Une horticulture plus verte

Selon la Loi sur le CO2, principal instrument politique de la Confédération pour atteindre les objectifs de réduction des émissions de gaz à effet de serre, tous les acteurs économiques doivent passer aux actes, de manière concrète, pour l’environnement.

La Suisse s’est en effet engagée à diminuer de moitié les émissions de gaz à effet de serre d’ici 2030 par rapport à 1990. Nous le savons tous, la réalisation d’un objectif aussi ambitieux ne peut se faire sans l’aide de chacun.

A ce titre, les horticulteurs et les producteurs de plantes, grands utilisateurs de serres friandes en énergie, sont également incités à revoir leurs modèles d’exploitation. Certains d’entre eux, dont les Garden Centres Schilliger, ont sauté le pas et se sont engagés pour la protection durable du climat en participant, depuis plusieurs années, au programme de l’Agence de l’énergie pour l’économie (AEnEc) pour réduire leurs émissions de CO2 et améliorer leur performance énergétique.

Pour ce faire, ils se sont lancés dans de grands investissements visant non seulement à améliorer l’isolation de leurs grandes structures et de leurs serres, à en modifier la gestion mais aussi à optimiser la distribution des différents chauffages.

Jardiner sans tourbe

Certains de ces horticulteurs et pépiniéristes se sont également engagés à réduire, voire éliminer leur consommation de tourbe dans leurs pépinières et pour la culture des plantes vivaces. Cette dernière, prélevée dans les marais, est très dommageable pour l’environnement.

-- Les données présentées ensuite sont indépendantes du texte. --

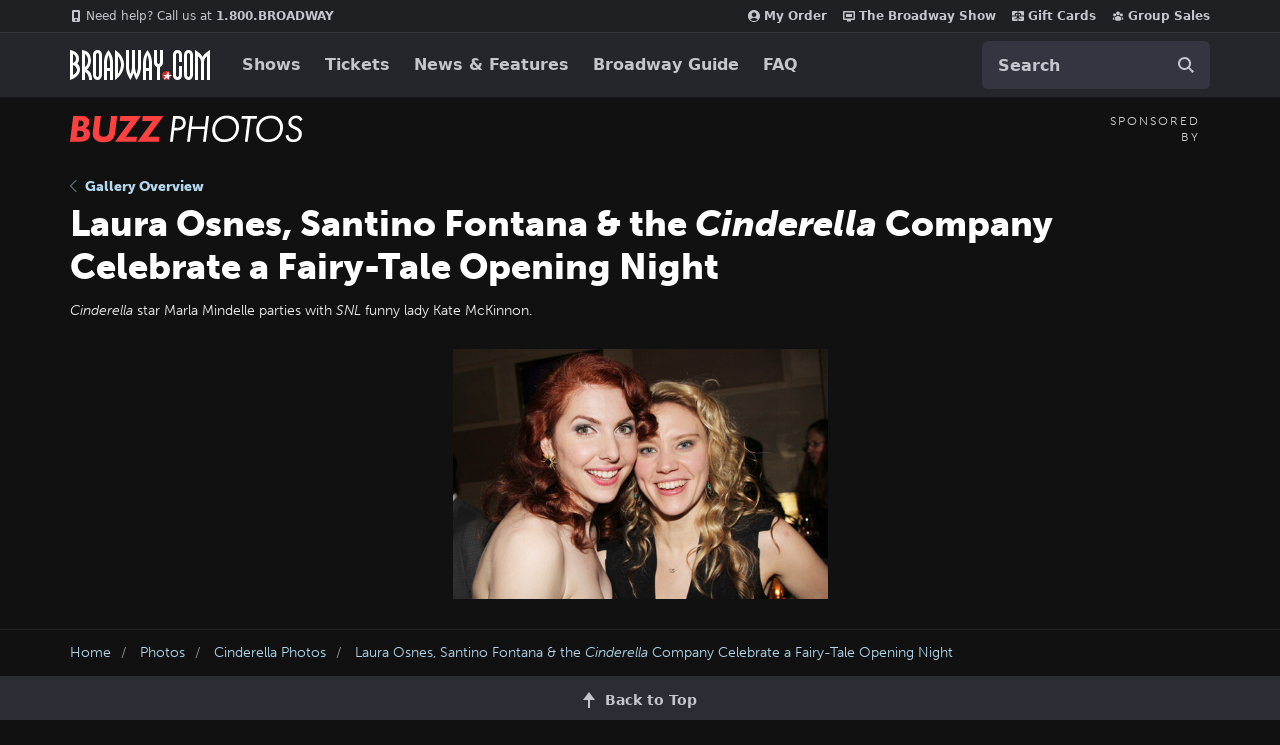

--- FILE ---
content_type: text/html; charset=utf-8
request_url: https://www.google.com/recaptcha/api2/aframe
body_size: 183
content:
<!DOCTYPE HTML><html><head><meta http-equiv="content-type" content="text/html; charset=UTF-8"></head><body><script nonce="-jk4TFNdYIh43Mxv2iatUg">/** Anti-fraud and anti-abuse applications only. See google.com/recaptcha */ try{var clients={'sodar':'https://pagead2.googlesyndication.com/pagead/sodar?'};window.addEventListener("message",function(a){try{if(a.source===window.parent){var b=JSON.parse(a.data);var c=clients[b['id']];if(c){var d=document.createElement('img');d.src=c+b['params']+'&rc='+(localStorage.getItem("rc::a")?sessionStorage.getItem("rc::b"):"");window.document.body.appendChild(d);sessionStorage.setItem("rc::e",parseInt(sessionStorage.getItem("rc::e")||0)+1);localStorage.setItem("rc::h",'1769012374871');}}}catch(b){}});window.parent.postMessage("_grecaptcha_ready", "*");}catch(b){}</script></body></html>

En effet, son extraction dans des lieux riches en faune et en flore endommage et perturbe les habitats de très nombreuses espèces menacées. De plus, bien que les tourbières ne représentent que 3% de la surface terrestre mondiale, elles stockent près de 550 milliards de tonnes de carbone, soit deux fois plus que toutes les forêts du monde. Ces tourbières doivent donc être protégées, car elles sont les témoins d’une incroyable biodiversité et elles représentent un moyen très important pour lutter contre le changement climatique. 

Dire non aux pesticides

Trop souvent à la une des journaux pour de nombreuses raisons, les pesticides demeurent une menace pour l’environnement. Il existe, aujourd’hui, de plus en plus de légumes et de plantes aromatiques cultivés sans produits de synthèse chimique.

Il est à présent aussi possible d’acheter certaines plantes produites en «lutte biologique». Cette méthode permet une culture forte tout en réduisant, voire en éliminant l’utilisation de pesticides. Egalement appelée «biopesticide», elle vise à lutter contre les insectes, les maladies (fongiques, bactériennes, virales,…) ou les mauvaises herbes au moyen d’organismes vivants antagonistes, appelés agents de lutte biologique ou plus généralement les auxiliaires des cultures. 

Des végétaux «faits maison»

De plus en plus de Suissesses et de Suisses sont sensibles à la question de la production locale. Afin de réduire les dépenses d’énergie liées aux transports et garantir l’origine et la qualité des produits, de plus en plus de jardineries cultivent leurs propres plantes et fleurs. Cette production durable et écologique permet également de développer l’économie locale en embauchant du personnel pour sa culture.

Cultivées durablement, fleurs et plantes n’ont pas fini d’égailler votre jardin et d’embellir notre planète.